EXERCISE TASK => Extract every line of the records below that contains the word "positioned", reproducing each line in full.

— START OF RECORDS SHOWN —

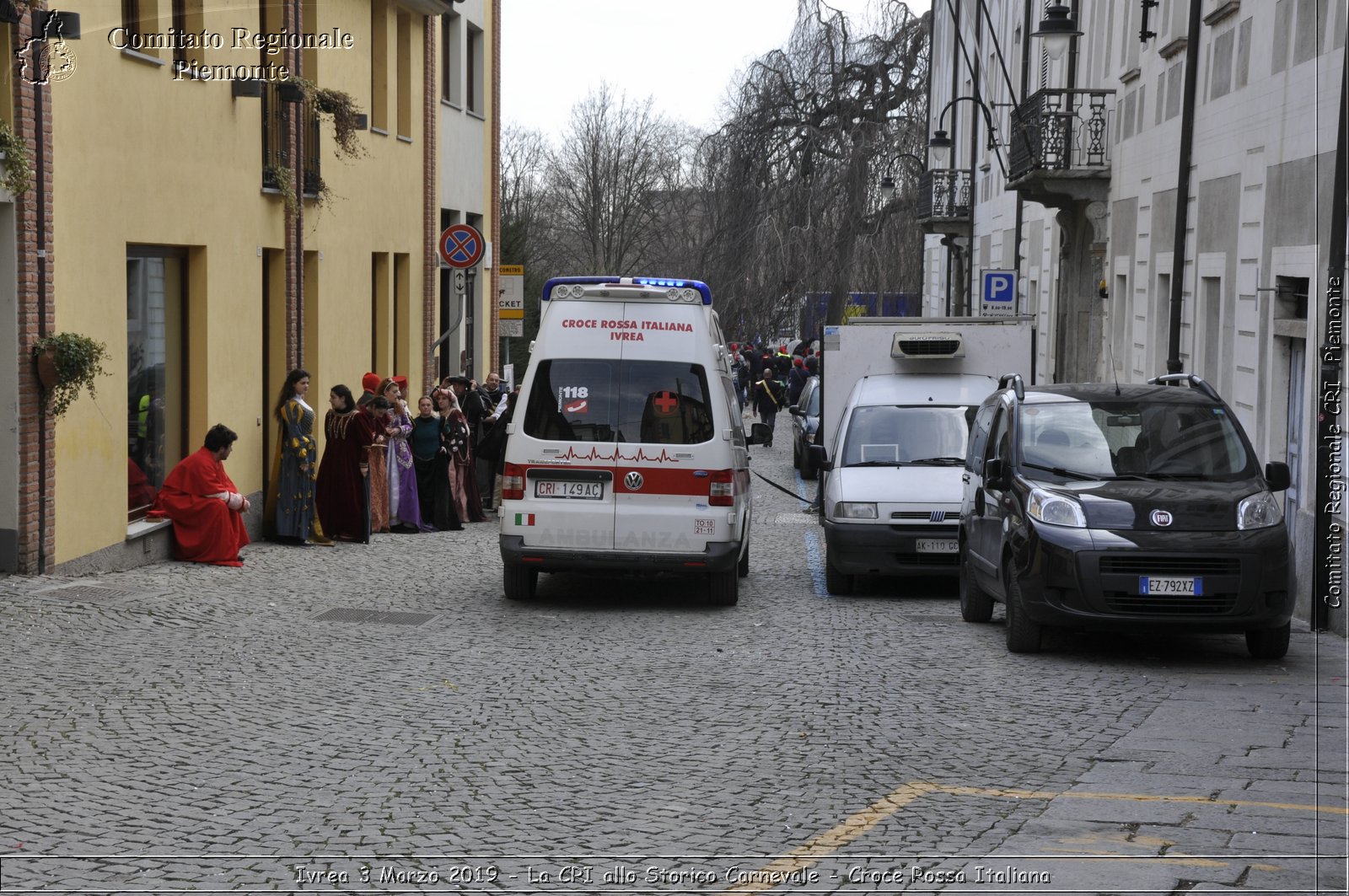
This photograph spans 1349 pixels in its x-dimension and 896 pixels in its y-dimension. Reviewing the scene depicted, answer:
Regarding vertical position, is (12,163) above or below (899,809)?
above

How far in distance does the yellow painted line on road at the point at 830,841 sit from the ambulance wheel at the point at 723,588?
6063 millimetres

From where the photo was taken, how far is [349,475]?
1734 centimetres

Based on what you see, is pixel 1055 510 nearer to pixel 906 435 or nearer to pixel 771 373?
pixel 906 435

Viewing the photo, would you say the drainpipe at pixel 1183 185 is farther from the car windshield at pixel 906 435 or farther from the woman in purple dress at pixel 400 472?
the woman in purple dress at pixel 400 472

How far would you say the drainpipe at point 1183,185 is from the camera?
698 inches

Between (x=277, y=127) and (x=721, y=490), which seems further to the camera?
(x=277, y=127)

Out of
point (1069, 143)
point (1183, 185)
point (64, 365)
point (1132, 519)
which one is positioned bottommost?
point (1132, 519)

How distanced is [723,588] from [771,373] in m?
23.4

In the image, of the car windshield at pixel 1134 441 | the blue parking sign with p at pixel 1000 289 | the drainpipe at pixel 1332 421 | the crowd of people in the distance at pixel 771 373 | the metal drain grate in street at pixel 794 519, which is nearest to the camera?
the car windshield at pixel 1134 441

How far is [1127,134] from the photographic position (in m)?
23.0

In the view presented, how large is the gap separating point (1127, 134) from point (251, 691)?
17.0m

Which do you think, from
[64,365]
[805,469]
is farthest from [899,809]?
[805,469]

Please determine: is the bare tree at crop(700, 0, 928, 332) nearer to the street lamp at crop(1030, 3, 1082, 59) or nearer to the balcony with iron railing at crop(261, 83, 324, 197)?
the street lamp at crop(1030, 3, 1082, 59)

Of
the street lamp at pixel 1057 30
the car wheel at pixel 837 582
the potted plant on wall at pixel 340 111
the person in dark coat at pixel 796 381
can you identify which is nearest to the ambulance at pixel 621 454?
the car wheel at pixel 837 582
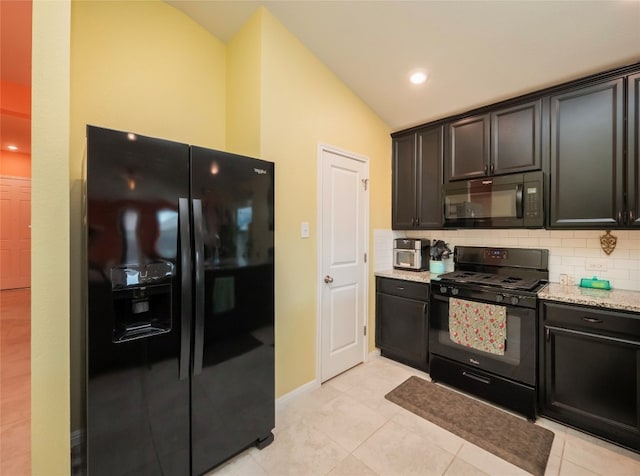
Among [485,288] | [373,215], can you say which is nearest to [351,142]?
[373,215]

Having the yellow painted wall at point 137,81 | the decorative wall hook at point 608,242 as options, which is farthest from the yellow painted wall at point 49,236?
the decorative wall hook at point 608,242

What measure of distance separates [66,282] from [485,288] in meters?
2.68

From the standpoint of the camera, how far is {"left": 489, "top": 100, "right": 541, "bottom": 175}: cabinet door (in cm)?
225

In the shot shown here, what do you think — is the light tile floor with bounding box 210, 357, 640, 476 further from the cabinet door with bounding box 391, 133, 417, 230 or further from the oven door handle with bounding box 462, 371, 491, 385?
the cabinet door with bounding box 391, 133, 417, 230

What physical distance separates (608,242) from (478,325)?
4.02 feet

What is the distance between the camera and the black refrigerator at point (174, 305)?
46.8 inches

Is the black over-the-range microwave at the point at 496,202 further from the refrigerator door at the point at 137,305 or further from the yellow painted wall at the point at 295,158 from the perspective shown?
the refrigerator door at the point at 137,305

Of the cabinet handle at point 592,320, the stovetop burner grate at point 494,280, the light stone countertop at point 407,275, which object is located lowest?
the cabinet handle at point 592,320

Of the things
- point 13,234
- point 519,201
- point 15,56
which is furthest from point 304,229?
point 13,234

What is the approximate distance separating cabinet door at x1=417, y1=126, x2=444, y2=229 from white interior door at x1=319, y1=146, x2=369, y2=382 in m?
0.61

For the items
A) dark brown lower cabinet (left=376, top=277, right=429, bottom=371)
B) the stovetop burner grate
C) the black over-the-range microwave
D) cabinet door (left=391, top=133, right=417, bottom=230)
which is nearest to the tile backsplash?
the stovetop burner grate

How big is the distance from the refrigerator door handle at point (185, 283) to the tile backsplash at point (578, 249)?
8.98ft

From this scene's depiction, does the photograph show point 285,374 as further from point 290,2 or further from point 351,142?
point 290,2

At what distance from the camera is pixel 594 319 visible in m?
1.80
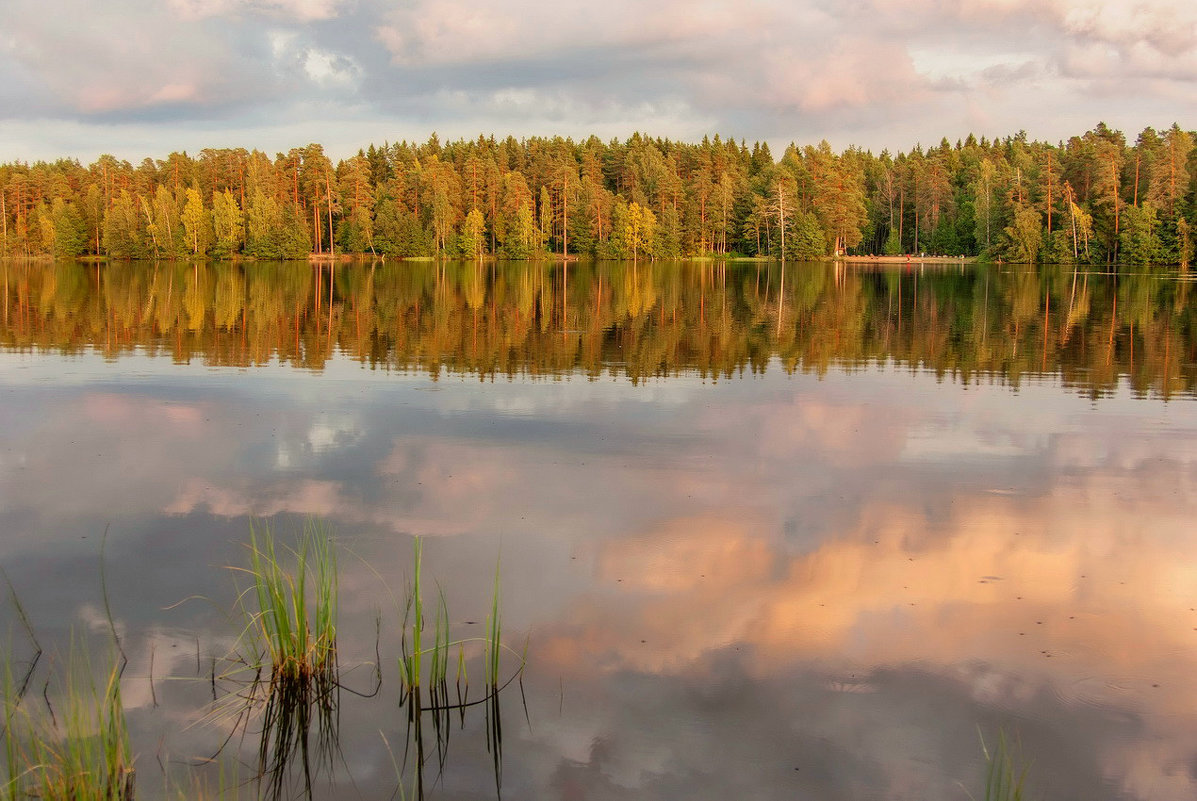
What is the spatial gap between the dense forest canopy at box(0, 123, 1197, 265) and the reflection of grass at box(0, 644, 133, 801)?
10866 cm

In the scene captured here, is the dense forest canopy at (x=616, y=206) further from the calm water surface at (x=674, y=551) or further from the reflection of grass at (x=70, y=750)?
the reflection of grass at (x=70, y=750)

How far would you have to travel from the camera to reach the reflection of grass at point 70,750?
5.08 meters

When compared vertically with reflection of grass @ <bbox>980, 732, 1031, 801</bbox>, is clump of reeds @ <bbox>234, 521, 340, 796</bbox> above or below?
above

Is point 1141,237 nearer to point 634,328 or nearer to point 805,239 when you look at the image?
point 805,239

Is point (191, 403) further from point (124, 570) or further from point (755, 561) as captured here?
point (755, 561)

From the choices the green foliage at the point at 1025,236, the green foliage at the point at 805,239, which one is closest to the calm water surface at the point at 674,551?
the green foliage at the point at 1025,236

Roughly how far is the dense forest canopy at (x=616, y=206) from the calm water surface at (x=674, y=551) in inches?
3721

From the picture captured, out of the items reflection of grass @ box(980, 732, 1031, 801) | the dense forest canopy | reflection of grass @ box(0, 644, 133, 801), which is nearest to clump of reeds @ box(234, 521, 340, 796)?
reflection of grass @ box(0, 644, 133, 801)

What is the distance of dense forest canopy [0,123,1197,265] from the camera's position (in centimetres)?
10712

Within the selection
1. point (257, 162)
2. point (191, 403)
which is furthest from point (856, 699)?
point (257, 162)

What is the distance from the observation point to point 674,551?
9820 mm

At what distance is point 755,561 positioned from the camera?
31.3 feet

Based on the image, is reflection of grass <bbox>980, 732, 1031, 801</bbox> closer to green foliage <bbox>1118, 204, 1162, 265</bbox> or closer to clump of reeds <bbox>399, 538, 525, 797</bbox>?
clump of reeds <bbox>399, 538, 525, 797</bbox>

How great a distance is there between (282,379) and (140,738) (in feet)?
48.1
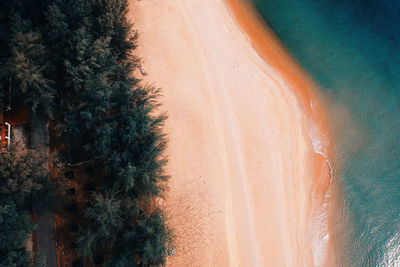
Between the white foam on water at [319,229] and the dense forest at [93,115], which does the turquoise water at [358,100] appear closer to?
the white foam on water at [319,229]

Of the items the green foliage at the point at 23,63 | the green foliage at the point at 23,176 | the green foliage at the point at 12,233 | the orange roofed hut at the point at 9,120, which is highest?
the green foliage at the point at 23,63

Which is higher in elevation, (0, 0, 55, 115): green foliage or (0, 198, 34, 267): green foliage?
(0, 0, 55, 115): green foliage

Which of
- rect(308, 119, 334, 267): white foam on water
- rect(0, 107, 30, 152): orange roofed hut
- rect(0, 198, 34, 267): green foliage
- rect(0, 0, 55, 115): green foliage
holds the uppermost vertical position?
rect(0, 0, 55, 115): green foliage

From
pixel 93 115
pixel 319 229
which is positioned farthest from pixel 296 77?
pixel 93 115

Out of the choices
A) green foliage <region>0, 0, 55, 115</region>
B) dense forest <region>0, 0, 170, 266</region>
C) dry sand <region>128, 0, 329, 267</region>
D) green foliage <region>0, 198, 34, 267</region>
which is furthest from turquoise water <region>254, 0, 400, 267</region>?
green foliage <region>0, 198, 34, 267</region>

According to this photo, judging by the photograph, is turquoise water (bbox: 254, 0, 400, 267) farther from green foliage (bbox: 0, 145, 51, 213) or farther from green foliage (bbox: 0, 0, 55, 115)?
green foliage (bbox: 0, 145, 51, 213)

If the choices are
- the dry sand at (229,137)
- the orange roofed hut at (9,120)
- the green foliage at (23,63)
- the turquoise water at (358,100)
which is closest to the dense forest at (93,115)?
the green foliage at (23,63)
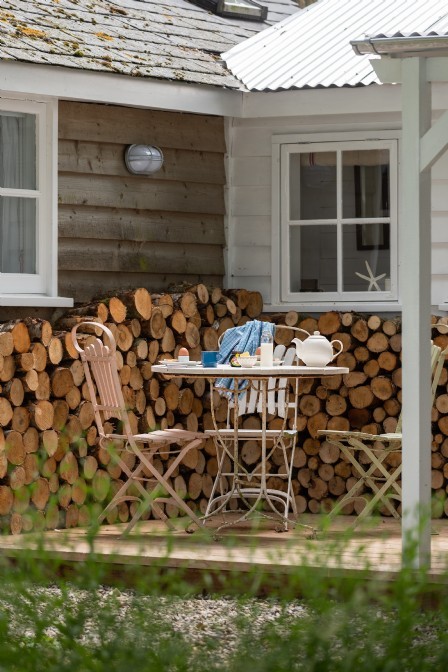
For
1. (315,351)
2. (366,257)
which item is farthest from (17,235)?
(366,257)

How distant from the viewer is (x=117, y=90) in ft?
26.5

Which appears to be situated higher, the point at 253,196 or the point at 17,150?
the point at 17,150

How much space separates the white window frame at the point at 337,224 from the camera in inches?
335

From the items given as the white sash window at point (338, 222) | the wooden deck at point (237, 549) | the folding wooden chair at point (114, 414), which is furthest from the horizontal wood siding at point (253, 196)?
the folding wooden chair at point (114, 414)

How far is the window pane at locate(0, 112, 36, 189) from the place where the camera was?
7.82 metres

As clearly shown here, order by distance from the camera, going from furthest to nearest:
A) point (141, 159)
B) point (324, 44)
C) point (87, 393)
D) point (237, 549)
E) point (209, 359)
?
1. point (324, 44)
2. point (141, 159)
3. point (87, 393)
4. point (209, 359)
5. point (237, 549)

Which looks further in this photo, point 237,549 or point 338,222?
point 338,222

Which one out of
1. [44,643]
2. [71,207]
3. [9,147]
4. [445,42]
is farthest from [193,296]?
[44,643]

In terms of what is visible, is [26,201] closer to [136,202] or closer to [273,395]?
[136,202]

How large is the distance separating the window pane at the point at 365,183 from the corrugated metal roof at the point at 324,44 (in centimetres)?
54

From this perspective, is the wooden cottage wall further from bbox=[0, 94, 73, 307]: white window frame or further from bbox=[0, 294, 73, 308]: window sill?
bbox=[0, 294, 73, 308]: window sill

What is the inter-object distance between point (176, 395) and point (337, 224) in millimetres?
1582

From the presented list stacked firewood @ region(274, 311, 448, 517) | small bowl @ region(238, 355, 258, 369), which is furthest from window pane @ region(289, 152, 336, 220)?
small bowl @ region(238, 355, 258, 369)

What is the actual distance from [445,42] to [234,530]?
298 centimetres
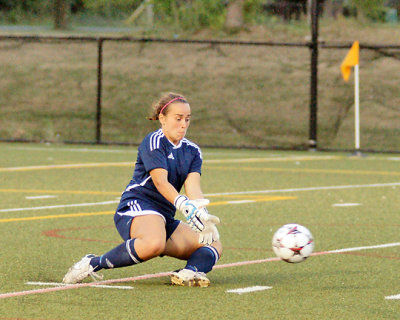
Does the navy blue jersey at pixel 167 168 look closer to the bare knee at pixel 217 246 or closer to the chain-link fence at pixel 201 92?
the bare knee at pixel 217 246

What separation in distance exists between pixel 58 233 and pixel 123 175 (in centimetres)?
647

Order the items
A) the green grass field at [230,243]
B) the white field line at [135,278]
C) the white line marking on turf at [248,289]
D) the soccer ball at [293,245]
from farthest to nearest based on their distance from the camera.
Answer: the soccer ball at [293,245]
the white line marking on turf at [248,289]
the white field line at [135,278]
the green grass field at [230,243]

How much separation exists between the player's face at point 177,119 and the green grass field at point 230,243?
3.52 feet

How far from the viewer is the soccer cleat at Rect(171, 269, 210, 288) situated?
25.7 ft

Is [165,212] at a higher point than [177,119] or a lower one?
lower

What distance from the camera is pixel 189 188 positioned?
8.09m

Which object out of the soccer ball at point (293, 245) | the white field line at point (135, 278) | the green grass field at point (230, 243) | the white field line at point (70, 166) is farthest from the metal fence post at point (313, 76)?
the soccer ball at point (293, 245)

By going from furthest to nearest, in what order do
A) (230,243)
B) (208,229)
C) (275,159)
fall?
(275,159), (230,243), (208,229)

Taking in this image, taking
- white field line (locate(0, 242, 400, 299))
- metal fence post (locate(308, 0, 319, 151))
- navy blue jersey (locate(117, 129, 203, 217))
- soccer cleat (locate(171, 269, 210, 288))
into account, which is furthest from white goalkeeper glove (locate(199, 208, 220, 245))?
metal fence post (locate(308, 0, 319, 151))

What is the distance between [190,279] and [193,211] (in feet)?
1.84

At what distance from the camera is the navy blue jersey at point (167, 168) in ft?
26.6

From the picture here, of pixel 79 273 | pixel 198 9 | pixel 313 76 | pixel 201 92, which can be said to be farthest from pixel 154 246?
pixel 198 9

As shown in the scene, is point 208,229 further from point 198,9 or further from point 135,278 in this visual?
point 198,9

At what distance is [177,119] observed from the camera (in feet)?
26.4
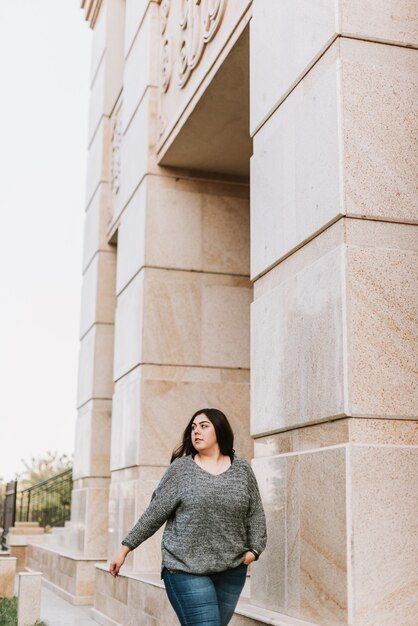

— END OF RECORDS SHOWN —

RESPONSE TO THE TASK =>
which one is positioned bottommost?
At what distance is point 755,561 positioned from the camera?
which is positioned farthest from pixel 296 77?
What distance from the camera is pixel 189 188 positioned?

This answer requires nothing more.